Count the lines of the records below that contain the string "tortoise", treating uppercase and lowercase as different. Reply with the number alone.

• **Data listing**:
══════

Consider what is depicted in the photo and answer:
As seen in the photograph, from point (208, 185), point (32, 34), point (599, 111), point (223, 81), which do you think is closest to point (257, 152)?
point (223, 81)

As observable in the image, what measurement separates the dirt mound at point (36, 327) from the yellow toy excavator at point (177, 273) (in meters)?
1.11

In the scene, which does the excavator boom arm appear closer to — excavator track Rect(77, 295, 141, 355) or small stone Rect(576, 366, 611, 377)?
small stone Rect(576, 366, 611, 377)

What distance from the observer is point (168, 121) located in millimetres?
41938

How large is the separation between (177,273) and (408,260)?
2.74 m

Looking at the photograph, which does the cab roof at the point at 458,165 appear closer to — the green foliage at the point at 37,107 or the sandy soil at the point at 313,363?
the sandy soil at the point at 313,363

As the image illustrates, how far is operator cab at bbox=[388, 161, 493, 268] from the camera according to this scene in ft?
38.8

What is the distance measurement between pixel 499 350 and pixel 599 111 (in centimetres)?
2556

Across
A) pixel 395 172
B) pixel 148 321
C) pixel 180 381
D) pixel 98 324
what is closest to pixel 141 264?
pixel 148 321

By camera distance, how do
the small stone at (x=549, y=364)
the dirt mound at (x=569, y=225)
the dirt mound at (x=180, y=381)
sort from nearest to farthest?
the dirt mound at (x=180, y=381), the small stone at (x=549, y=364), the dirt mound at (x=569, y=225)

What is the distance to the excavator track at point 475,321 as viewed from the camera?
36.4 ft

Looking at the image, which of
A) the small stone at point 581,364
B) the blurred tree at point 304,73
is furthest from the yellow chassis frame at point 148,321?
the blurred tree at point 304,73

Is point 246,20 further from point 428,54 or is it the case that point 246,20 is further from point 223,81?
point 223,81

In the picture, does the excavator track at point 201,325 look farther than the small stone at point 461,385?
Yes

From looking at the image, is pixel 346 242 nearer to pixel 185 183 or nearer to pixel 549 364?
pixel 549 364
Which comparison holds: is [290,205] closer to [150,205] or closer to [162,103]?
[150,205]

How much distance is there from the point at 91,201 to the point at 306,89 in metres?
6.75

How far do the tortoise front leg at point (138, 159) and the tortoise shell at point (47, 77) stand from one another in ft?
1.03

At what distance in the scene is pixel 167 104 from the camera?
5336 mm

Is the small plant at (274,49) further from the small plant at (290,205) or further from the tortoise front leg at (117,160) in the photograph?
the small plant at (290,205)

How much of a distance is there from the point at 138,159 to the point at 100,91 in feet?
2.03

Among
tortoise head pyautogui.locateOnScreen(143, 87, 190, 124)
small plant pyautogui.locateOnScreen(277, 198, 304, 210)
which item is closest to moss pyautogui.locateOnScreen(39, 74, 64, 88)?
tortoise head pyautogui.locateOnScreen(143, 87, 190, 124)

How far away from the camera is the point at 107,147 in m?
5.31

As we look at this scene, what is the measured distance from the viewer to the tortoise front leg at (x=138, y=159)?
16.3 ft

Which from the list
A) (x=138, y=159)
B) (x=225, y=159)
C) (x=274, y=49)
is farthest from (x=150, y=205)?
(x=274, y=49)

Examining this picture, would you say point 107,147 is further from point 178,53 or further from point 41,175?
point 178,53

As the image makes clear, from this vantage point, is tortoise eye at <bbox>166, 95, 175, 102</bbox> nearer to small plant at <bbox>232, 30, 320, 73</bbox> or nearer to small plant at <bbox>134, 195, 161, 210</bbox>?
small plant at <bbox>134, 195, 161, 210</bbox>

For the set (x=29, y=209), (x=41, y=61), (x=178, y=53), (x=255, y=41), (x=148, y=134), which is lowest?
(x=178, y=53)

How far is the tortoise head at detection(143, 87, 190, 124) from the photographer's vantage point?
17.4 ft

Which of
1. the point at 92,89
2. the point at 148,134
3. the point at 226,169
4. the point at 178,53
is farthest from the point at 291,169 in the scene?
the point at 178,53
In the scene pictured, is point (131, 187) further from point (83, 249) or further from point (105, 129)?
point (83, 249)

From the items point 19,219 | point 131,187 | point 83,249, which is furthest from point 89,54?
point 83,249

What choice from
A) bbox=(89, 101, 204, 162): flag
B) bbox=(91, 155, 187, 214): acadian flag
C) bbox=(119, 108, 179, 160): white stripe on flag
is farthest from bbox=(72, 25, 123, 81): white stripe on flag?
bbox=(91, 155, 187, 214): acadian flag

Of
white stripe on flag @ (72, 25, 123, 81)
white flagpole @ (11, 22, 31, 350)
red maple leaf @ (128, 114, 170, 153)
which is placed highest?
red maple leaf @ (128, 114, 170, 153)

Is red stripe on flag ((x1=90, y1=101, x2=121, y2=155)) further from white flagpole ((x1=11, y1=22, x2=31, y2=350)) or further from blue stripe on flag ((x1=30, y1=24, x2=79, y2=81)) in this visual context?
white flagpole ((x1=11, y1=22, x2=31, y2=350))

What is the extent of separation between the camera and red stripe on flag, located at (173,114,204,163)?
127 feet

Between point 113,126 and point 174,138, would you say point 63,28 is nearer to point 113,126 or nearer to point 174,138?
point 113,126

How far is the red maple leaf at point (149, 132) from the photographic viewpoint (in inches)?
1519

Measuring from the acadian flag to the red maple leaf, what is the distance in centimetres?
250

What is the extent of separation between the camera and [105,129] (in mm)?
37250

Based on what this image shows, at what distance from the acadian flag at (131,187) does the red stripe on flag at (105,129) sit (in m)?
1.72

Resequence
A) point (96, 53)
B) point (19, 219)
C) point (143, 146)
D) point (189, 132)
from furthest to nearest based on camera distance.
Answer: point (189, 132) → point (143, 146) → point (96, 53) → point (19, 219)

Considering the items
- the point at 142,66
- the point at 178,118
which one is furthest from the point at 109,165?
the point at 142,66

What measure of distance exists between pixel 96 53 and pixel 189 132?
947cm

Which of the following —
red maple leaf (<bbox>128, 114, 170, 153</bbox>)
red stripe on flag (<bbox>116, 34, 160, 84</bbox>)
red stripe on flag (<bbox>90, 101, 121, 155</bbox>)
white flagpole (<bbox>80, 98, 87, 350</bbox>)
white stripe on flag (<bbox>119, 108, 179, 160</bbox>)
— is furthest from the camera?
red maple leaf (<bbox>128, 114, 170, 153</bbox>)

══════

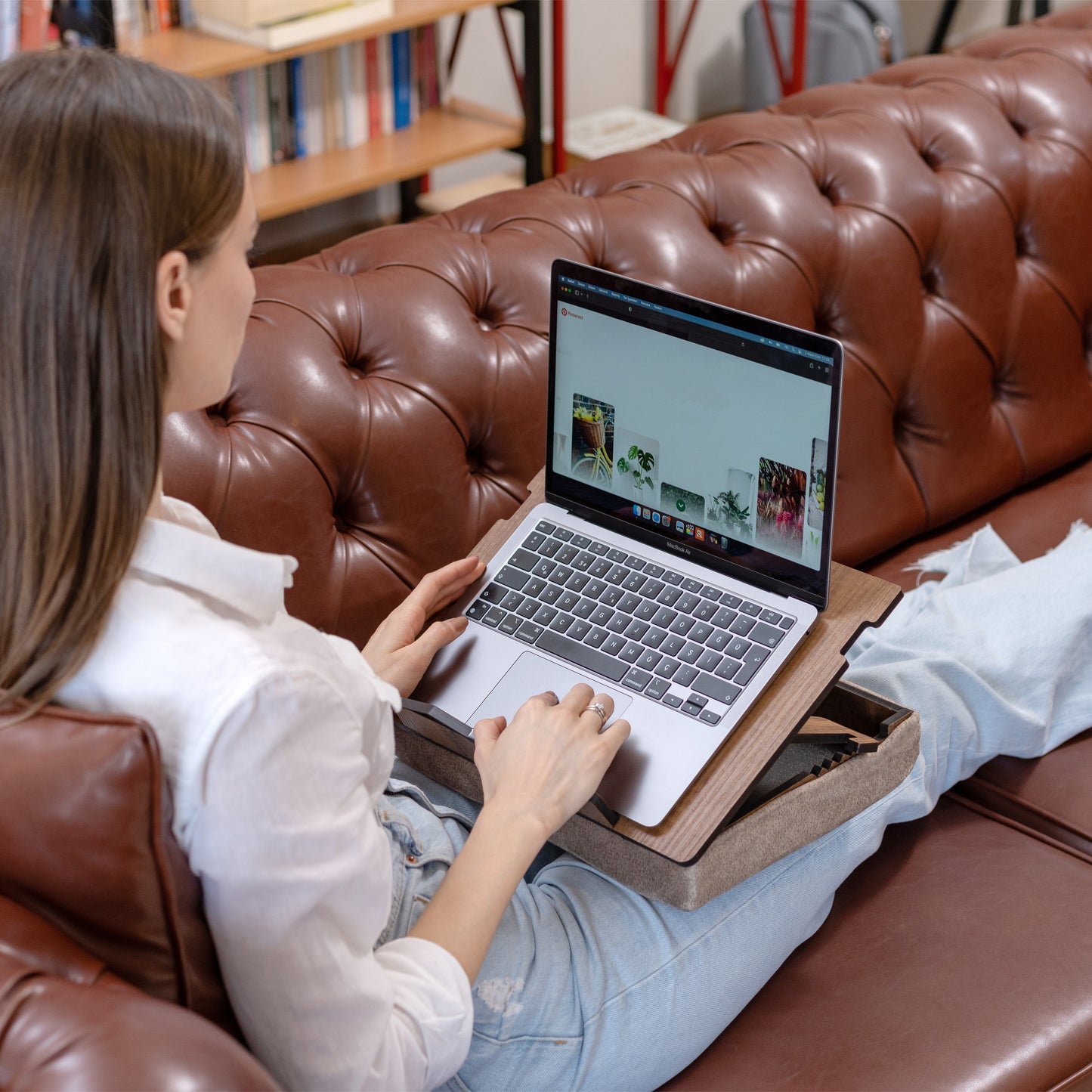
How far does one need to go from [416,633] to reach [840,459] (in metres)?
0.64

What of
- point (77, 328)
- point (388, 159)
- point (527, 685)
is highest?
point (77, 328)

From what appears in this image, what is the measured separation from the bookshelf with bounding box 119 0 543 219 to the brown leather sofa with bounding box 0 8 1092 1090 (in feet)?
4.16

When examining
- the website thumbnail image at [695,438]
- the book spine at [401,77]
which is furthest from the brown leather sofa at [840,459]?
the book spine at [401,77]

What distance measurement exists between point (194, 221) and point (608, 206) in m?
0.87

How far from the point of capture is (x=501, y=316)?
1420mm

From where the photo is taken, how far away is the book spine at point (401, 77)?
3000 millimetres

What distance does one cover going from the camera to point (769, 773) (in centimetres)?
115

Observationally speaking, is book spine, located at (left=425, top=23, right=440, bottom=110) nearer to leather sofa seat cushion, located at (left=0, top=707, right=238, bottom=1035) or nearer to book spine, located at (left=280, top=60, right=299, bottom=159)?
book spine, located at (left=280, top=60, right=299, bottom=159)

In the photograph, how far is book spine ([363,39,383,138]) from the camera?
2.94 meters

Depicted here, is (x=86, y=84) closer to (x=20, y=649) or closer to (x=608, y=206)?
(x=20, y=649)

══════

• **Problem solution**: 7